**What needs to be done**
Put the lines from the one containing "As depicted in" through the end of the listing into a numbered list, omitting any blank lines.

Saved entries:
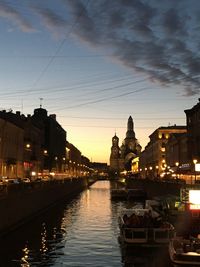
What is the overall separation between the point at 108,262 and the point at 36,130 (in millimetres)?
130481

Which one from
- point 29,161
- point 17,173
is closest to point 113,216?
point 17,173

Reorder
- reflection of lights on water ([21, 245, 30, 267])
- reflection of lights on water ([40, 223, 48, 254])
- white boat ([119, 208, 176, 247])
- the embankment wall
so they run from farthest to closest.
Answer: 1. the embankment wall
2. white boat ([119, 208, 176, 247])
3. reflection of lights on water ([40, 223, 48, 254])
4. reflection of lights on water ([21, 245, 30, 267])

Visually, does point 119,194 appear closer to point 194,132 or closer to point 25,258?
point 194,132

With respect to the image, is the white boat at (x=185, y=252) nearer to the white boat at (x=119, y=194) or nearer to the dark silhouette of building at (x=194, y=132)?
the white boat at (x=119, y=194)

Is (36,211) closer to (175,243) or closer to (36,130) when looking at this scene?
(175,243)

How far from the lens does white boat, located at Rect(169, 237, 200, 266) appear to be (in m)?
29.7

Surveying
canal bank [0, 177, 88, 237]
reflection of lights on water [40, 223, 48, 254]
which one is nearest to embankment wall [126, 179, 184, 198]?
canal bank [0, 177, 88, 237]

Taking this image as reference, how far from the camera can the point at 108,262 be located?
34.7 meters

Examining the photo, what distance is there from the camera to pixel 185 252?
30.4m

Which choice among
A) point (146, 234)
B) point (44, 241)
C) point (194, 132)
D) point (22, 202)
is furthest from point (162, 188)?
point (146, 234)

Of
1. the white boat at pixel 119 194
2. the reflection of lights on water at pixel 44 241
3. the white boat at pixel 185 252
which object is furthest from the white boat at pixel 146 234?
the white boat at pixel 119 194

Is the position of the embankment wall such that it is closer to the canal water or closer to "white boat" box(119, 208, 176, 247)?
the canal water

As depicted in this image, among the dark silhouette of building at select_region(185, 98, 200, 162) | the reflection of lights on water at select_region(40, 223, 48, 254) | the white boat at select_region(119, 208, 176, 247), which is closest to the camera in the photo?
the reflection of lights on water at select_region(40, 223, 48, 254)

**Solution to this exercise**
1. As depicted in this image, among the dark silhouette of building at select_region(185, 98, 200, 162) | the reflection of lights on water at select_region(40, 223, 48, 254) | the white boat at select_region(119, 208, 176, 247), which is closest to the camera in the photo?
2. the reflection of lights on water at select_region(40, 223, 48, 254)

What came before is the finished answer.